Document section -
━━━━━━━━━━━━━━━━━━━━

(CNN) -- A flood warning remained in effect for northeastern North Carolina on Saturday as heavy rains left some businesses underwater and scores of roads closed.
Flooding in North Carolina, New York, Pennsylvania and New England killed at least eight people, officials said.
Bertie County in North Carolina was the hardest hit with waters as high as stop signs in some areas.
Most roads were closed or partially closed.
"A lot of people cannot get to their homes," said County Manager Zee Lamb.
Rescue shelters were set up and animals in a small zoo were taken to higher ground.
"The county library is under 5 feet of water in the town of Windsor," Lamb said. "You cannot get to the courthouse by road. I got here by boat today."
Many businesses in the city are underwater, Lamb said, adding that the county has asked for state emergency assistance. Historic homes in the town were damaged.
Townspeople were surprised by the extent of the flooding, according to the county manager.
"[Hurricane] Floyd [in 1999] was supposed to be the 100-year-old flood," Lamb said. "Eleven years later, we have another major flood."
The storm system dropped heavy rain in the Northeast part of the country as the remnants of Tropical Storm Nicole interacted with an upper-level low and a frontal boundary.
Flood watches and warnings were in effect from the mid-Atlantic states to Maine. High-wind warnings were in effect from Massachusetts to Maine, with wind gusts up to 60 mph.
Boston was already feeling the effects, although the rain was expected to clear by Saturday morning.
Philadelphia and much of eastern and central Pennsylvania were deluged by rainfall and a motorist died after driving into floodwaters near Skippack Creek, state troopers said.
Troopers saw the vehicle floating near a golf course, but were unable to reach the female driver, who was later found dead.
Police said a 72-year-old woman was trapped for more than eight hours inside her car in Cumru Township before she escaped.
A weather-related accident Thursday claimed four lives in Washington County, North Carolina, where a Jeep Grand Cherokee hydroplaned and ended up in a ditch filled with water. Four of five people in the SUV drowned.
A 3-year-old survived and was hospitalized Friday, officials said.
Two motorists died in Dare County on Friday, and another was killed in Pamlico County, said Julia Jarema, spokeswoman for the North Carolina Division of Emergency Management.
About 150 roads in North Carolina were closed at some point and some people were evacuated in Bertie County, said Patty McQuillan, communications officer for the state's Department of Crime Control and Public Safety.
Some areas in New York and Pennsylvania remained under a flood warning Saturday.

━━━━━━━━━━━━━━━━━━━━

Problem statement -
According to the flooding report, how deep was the water in the county library in Windsor?

(Stored items)
━━━━━━━━━━━━━━━━━━━━

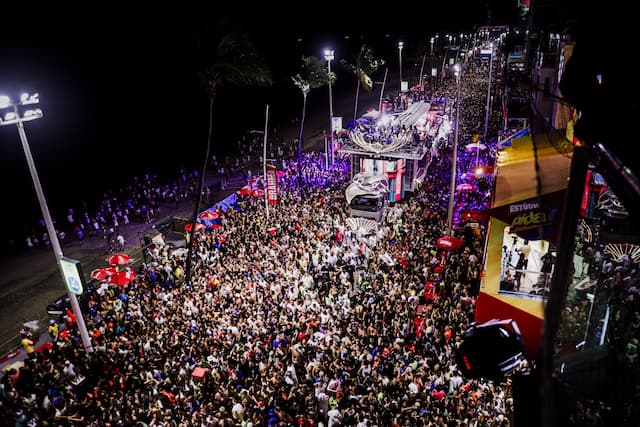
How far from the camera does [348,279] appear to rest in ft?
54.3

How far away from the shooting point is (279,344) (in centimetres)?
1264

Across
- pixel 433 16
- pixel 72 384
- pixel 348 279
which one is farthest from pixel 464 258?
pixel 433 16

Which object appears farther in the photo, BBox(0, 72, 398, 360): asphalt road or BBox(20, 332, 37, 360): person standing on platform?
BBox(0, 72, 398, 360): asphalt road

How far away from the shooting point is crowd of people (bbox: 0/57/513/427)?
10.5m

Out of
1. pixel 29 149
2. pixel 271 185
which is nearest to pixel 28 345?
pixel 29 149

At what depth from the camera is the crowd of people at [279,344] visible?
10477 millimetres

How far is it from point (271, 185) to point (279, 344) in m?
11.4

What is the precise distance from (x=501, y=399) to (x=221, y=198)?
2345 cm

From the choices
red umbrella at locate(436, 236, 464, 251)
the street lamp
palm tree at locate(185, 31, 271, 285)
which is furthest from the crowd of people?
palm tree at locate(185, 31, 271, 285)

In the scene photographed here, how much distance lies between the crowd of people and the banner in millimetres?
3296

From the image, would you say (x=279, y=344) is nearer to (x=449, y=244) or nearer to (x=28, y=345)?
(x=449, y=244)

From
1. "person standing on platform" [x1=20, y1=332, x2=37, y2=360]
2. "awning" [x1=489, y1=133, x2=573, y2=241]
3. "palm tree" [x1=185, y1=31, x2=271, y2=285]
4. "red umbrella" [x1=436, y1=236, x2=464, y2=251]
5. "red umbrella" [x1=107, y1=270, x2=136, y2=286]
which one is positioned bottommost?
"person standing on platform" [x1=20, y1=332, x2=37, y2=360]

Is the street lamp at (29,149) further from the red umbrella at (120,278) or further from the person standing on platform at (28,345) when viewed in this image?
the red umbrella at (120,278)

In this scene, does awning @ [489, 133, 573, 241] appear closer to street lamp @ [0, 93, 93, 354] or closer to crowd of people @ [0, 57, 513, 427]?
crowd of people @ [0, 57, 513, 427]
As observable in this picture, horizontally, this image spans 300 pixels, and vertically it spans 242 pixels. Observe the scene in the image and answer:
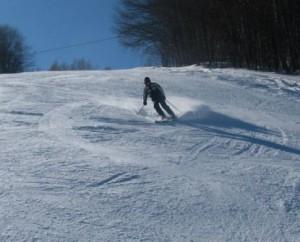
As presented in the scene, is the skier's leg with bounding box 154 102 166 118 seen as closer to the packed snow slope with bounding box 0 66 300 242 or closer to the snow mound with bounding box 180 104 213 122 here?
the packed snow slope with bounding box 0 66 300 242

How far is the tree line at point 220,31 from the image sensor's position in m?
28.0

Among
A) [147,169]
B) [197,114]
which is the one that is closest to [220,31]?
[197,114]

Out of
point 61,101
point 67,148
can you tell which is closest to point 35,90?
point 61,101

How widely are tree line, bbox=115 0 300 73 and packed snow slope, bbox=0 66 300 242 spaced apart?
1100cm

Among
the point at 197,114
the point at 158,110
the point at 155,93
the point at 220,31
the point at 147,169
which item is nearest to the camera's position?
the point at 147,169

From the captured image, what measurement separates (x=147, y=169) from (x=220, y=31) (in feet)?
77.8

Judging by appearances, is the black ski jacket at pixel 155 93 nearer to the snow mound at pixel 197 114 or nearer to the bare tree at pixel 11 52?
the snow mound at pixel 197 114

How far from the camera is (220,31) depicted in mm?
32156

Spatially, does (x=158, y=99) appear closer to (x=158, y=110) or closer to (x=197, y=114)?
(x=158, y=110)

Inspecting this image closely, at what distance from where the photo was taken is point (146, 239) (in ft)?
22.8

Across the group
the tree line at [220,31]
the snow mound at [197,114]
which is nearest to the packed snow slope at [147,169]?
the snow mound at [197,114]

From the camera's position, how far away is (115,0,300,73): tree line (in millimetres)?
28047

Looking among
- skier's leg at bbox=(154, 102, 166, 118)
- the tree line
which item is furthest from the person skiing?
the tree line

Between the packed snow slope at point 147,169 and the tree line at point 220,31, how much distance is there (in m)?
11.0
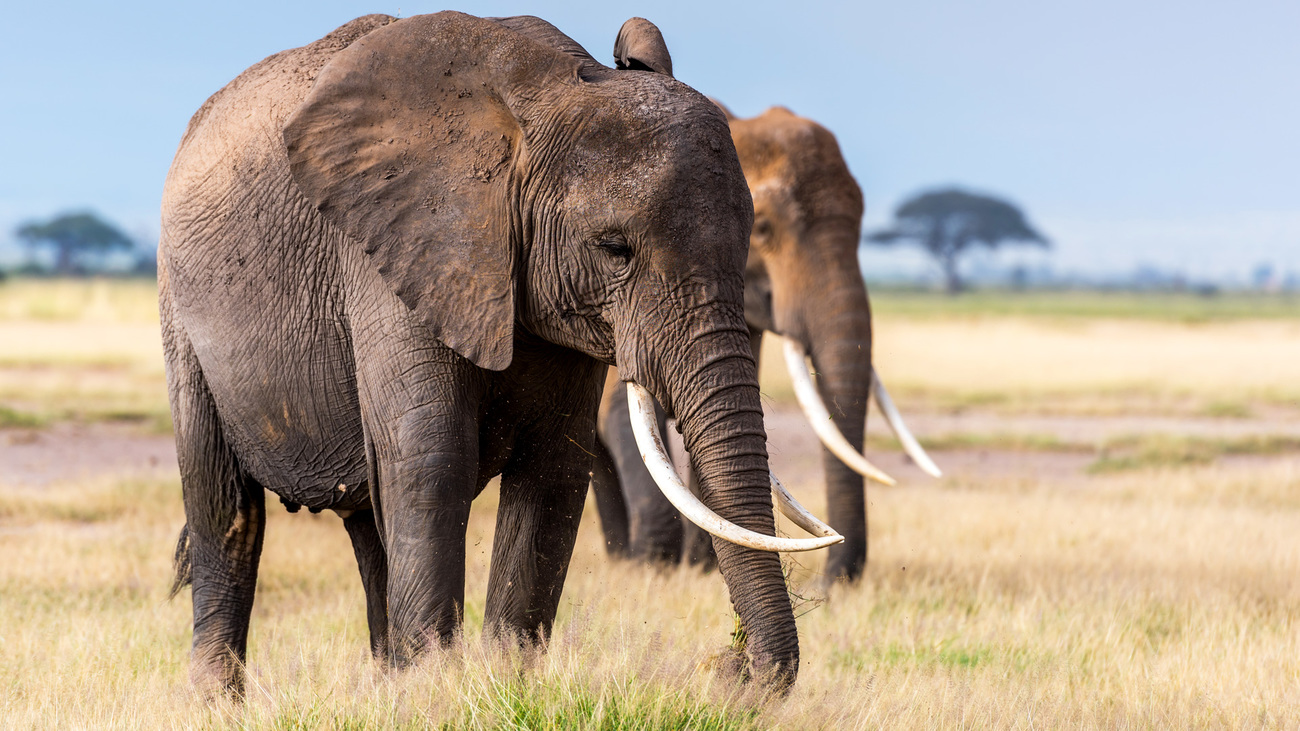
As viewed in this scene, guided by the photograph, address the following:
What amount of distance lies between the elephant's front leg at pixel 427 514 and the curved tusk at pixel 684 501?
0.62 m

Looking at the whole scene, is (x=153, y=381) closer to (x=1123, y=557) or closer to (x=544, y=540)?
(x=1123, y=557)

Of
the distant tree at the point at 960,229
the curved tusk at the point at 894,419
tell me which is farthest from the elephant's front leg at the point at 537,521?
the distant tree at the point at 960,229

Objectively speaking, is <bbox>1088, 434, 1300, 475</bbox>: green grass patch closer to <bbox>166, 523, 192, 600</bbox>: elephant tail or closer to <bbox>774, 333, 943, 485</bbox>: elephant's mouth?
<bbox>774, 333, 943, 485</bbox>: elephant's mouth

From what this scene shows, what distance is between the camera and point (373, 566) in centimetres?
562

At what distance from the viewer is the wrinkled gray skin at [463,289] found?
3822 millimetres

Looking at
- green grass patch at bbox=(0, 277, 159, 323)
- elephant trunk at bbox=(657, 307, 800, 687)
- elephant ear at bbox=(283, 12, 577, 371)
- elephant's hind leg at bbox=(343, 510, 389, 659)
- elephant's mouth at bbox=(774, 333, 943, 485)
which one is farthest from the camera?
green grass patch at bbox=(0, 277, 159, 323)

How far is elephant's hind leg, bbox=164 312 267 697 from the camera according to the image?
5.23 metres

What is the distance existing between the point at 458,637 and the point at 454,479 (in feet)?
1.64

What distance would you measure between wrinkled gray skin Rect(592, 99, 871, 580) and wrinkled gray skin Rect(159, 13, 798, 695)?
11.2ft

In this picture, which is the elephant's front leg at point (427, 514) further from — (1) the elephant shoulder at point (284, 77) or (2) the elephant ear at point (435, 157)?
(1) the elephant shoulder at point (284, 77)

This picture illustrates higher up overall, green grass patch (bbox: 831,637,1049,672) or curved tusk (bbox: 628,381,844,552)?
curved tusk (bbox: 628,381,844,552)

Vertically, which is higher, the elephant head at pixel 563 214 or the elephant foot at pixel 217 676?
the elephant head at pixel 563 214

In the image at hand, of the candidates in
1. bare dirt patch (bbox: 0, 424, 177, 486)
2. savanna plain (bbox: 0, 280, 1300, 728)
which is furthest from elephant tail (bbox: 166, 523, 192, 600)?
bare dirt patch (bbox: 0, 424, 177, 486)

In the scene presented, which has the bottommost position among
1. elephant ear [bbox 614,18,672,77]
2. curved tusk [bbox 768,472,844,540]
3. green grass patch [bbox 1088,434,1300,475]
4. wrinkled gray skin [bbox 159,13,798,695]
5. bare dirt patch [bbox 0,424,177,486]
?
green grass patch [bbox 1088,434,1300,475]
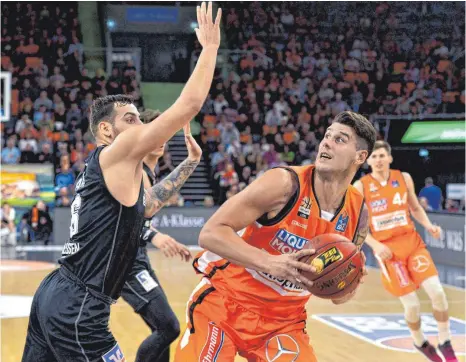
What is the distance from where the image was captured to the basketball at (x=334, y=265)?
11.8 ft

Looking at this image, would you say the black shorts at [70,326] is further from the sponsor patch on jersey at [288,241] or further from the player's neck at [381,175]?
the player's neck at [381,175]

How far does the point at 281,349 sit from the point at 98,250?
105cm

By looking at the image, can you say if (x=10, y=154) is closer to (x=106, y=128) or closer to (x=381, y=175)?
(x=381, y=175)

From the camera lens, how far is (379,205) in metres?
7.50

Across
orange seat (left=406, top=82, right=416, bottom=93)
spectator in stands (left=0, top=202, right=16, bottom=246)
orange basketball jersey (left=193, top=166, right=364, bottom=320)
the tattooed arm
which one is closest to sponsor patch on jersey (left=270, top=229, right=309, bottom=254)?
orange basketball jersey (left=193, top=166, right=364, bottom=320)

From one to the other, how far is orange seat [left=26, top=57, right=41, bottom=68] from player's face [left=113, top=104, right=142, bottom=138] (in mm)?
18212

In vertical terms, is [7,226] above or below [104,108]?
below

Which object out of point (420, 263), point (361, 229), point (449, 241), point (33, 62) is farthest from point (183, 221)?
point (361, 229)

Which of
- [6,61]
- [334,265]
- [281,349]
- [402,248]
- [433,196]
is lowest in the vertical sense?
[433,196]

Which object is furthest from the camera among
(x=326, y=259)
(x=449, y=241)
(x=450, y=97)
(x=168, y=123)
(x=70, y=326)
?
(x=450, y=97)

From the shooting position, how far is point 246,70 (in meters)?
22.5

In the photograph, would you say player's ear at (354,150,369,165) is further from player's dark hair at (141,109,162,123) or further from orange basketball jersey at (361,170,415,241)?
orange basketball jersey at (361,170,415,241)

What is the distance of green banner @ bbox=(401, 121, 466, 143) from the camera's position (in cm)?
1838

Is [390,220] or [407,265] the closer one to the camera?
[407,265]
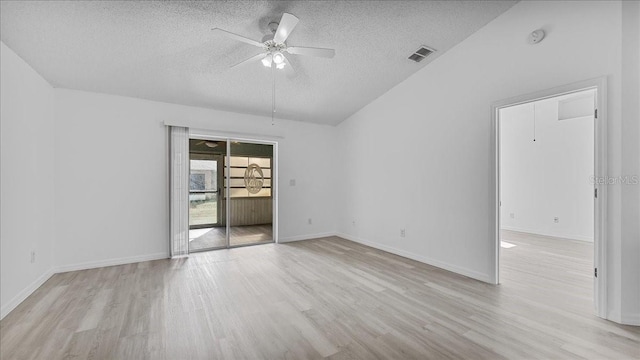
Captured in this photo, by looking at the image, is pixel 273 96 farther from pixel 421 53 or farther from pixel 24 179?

━━━━━━━━━━━━━━━━━━━━

Written answer -
The county library was under 5 feet of water.